Balancing a tall stack of floppy disks I recently got a new VPS from vpslink.com. Their service is great because I can choose from a list of operating systems. I, of course, chose “Hardy Heron”, Ubuntu 8.04. This service is totally unmanaged other than DNS and billing so I have to manage everything myself, including backup.

I haven’t found anything out there that I’ve fallen in love with as far as backup is concerned, so I started with a shell script that covered the basics. I needed a rotating incremental backup script with full backups performed once a week. I wanted all the backups to live in a top level path like /backup and I wanted the whole backup process to be owned and operated by a backup user. My distribution came with a backup user, it just needed to be configured.

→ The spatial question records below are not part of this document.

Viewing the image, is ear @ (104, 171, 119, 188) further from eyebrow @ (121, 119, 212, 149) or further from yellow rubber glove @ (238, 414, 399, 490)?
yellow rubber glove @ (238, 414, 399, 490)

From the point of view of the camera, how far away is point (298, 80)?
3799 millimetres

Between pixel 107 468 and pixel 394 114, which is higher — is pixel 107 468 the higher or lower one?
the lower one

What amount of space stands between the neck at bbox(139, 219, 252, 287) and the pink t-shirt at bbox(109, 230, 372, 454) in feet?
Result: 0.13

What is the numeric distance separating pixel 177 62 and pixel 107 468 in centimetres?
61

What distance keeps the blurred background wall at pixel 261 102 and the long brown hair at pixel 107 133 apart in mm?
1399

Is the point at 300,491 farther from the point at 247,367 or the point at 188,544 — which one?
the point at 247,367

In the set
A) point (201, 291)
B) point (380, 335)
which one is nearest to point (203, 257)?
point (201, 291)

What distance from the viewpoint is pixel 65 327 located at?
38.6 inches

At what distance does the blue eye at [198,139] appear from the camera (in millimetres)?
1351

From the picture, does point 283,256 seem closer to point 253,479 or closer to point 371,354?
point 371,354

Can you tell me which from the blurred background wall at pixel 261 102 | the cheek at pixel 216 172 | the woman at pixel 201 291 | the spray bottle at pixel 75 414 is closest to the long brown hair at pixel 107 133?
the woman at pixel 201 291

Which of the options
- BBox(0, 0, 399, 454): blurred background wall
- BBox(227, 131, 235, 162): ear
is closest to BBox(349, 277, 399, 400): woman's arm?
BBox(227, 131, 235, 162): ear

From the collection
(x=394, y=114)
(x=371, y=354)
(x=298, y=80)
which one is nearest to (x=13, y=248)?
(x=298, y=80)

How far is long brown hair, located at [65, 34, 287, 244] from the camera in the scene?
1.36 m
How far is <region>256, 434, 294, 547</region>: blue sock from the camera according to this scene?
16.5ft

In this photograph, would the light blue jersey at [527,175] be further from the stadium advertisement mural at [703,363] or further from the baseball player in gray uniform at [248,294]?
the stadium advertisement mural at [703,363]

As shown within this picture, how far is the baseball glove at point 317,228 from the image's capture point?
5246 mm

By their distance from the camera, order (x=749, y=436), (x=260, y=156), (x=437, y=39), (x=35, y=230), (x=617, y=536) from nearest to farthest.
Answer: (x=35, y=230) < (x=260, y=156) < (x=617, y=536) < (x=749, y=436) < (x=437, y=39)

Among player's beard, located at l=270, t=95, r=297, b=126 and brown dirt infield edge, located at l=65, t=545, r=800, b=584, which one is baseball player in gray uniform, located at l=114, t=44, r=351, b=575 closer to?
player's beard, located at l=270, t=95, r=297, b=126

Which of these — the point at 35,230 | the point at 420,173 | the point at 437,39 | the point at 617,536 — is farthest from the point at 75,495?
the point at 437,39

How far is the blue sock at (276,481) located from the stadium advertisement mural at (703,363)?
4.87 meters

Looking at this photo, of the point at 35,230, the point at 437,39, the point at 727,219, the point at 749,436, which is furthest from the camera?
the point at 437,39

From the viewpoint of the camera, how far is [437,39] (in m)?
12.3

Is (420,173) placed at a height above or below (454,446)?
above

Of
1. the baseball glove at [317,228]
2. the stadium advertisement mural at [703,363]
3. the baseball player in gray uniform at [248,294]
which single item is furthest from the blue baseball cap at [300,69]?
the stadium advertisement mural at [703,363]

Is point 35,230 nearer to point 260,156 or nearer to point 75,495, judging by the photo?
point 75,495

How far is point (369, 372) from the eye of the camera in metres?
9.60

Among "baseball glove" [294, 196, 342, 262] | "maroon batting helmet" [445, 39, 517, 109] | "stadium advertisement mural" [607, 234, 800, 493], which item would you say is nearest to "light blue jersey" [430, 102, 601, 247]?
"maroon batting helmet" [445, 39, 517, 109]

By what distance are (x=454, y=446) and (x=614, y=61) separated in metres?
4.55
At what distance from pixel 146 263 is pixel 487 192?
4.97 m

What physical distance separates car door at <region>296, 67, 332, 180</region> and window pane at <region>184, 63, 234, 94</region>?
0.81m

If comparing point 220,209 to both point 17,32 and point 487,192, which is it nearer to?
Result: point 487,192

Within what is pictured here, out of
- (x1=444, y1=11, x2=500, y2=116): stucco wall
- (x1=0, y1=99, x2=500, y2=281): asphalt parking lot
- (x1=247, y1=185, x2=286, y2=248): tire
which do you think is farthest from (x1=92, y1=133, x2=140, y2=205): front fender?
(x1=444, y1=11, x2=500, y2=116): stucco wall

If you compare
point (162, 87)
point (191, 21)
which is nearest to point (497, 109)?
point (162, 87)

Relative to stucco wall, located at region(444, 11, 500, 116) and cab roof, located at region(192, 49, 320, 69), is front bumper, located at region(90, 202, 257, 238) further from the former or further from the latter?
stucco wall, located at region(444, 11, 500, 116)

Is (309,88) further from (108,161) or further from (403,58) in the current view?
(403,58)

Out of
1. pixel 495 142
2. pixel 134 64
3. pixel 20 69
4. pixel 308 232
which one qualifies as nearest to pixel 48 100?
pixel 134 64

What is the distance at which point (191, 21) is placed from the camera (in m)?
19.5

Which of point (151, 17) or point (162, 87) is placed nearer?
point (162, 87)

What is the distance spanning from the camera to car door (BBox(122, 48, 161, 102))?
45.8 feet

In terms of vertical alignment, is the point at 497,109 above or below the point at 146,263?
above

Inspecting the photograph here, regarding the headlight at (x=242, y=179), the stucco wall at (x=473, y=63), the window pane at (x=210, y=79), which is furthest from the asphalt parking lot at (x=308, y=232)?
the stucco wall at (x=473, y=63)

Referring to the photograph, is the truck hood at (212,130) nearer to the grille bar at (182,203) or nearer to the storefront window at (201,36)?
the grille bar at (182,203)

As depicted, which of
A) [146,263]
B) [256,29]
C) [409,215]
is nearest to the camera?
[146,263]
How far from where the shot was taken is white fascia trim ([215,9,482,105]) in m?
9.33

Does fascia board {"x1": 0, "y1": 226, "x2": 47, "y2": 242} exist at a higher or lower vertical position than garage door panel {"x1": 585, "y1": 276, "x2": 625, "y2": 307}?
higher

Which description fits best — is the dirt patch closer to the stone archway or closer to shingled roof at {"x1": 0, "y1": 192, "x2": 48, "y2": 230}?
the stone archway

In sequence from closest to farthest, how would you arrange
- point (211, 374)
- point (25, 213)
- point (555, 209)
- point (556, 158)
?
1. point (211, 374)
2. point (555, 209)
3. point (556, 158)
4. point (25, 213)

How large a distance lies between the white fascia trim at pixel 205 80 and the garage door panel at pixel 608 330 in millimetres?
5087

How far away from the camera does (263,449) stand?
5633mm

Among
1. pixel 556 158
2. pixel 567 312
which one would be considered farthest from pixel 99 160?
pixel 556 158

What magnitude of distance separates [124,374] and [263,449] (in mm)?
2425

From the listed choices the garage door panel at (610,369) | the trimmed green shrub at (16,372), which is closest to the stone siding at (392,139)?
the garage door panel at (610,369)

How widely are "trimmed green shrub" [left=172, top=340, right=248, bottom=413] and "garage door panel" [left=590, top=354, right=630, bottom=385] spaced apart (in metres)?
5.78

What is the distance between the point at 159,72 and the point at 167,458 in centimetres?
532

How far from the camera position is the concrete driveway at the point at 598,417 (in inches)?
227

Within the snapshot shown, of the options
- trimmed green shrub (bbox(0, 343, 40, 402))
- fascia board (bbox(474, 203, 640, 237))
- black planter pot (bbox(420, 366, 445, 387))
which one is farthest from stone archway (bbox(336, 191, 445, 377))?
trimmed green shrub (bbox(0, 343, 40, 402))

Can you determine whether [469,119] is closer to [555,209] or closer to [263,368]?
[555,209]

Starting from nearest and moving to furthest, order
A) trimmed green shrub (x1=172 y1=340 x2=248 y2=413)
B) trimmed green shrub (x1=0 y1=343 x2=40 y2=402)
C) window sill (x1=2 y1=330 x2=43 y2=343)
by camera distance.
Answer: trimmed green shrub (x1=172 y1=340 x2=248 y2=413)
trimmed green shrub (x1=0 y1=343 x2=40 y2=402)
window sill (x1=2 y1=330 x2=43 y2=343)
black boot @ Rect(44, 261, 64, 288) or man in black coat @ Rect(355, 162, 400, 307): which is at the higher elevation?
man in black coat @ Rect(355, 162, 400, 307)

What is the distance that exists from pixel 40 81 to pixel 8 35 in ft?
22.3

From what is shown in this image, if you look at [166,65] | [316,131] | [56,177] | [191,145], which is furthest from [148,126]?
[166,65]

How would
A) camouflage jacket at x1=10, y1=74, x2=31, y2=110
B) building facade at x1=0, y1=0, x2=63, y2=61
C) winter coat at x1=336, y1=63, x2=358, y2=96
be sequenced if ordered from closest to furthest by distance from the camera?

So I created a home directory for the user at /home/backup and set its ownership and also created a /backup folder and set its ownership.

sudo mkdir /home/backup
sudo chown backup:backup /home/backup
sudo mkdir /backup
sudo chown backup:backup /backup

The backup user will be using tar to backup my system, including files that even the backup user shouldn’t be able to directly modify. So I modified my sudoers file to allow the backup user to use tar without providing a password (so it can be done automatically).

sudo visudo -f /etc/sudoers
...
backup ALL = NOPASSWD: /bin/tar

Giving a user access to use tar as root is a major security risk which we’ll deal with later by not allowing the backup user to login at all. For now, it’ll be easiest if we can login as backup, so lets modify the existing backup user to allow a login, then we’ll become that user and write the backup script.

sudo usermod  -s /bin/bash -d /home/backup -p <somepassword> backup
su backup
mkdir /backup/filesystem
mkdir ~/scripts
vi ~/scripts/filesystembackup.sh

The backup script I’m going to use is loosely based on someone else’s script. To start with, let’s set some relevant variables and the she-bang line.

#!/bin/bash
DIRECTORIES="/home /etc /var/www /var/log /usr/share/php"
BACKUPDIR=/backup/filesystem
CREATE="/usr/bin/sudo /bin/tar --create --absolute-names --preserve --same-owner"
EXTRACT="/usr/bin/sudo /bin/tar --bzip2 --extract --same-owner --preserve --absolute-names --file"
DOW=`/bin/date +%a`
DOM=`/bin/date +%d`
DM=`/bin/date +%d%b`
LATESTBACKUP=$(date -r /backup/filesystem/weekly/$(ls -1rt /backup/filesystem/weekly/|tail -1))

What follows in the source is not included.